As you probably know, when the dollar drops, stocks go up. This was certainly the case on July 29th, as the major indices rose. Yes, there was a lead in this category anyway thanks to major companies like Google, Facebook, and Apple all releasing their earnings during the course of
the previous few days, and all of these companies had surprisingly good earnings. The indices were bound to rise, but a weakening dollar made this almost guaranteed. The price
of gold, which had begun to show signs of entering a bull market, took off at an even more rapid pace.

One interesting thing to note is that the Dow Jones Industrial Average dropped by 0.1 percent, its fifth straight drop in price. While the S&P 500 is sitting just a couple points behind its all-time highest level, the Dow is slowing down it’s advances. It trimmed back its gains to 2.8 percent for the month of July. This is the Dow’s longest slump in over a month, but as stocks gain more and more traction, it’s something that should be easily overcome. In fact, this could even present a great opportunityfor some traders as it leaves more room for growth after the Fed decision to wait and the weaker than expected GDP data.
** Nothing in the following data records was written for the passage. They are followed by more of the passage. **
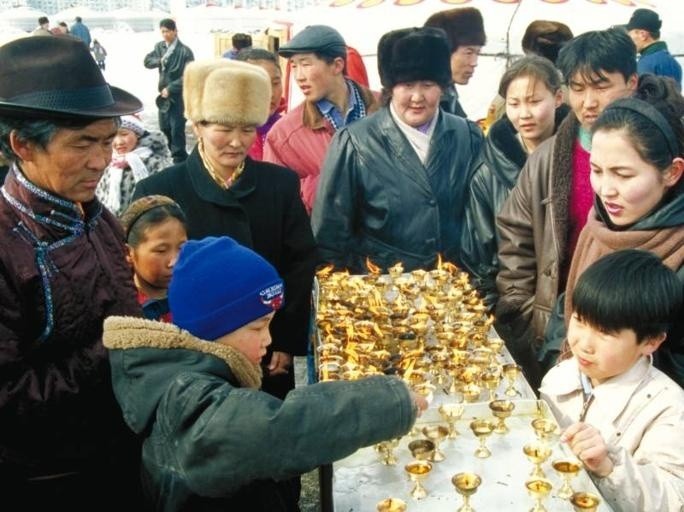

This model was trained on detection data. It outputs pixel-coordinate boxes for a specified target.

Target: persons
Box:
[0,8,684,512]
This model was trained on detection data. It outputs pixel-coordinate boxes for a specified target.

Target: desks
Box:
[314,275,610,511]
Right now, according to estimates, the odds of a Fed rate hike stand at 36 percent for December. Because of the less than outstanding data that was released toward the end of July, what is happening is that investors are predicting that the Fed will not be able to raise the interest rate until after the results of the U.S. Presidential election is over. Major elections have the ability to sway markets, but the results are usually short term. The only reason that a decision by the Federal reserve would be stalled until after the election would be because of a long term need. And while the prediction rate has dropped for a December move, it is still viewed by the professionals in the industry as the most likely time that a rate hike will occur.
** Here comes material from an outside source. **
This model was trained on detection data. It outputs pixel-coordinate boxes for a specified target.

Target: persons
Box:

Of course, there will be both ups and downs in the markets until the next rate hike occurs, but oftentimes a Fed move is seen as the catalyst for change. And while it is, the move is often predictable and at least partially accounted for before it occurs. As you go about making trades in any market, keep this in mind so as not to expose yourself to too much undue risk by ignoring sudden changes or predicted changes that never materialize.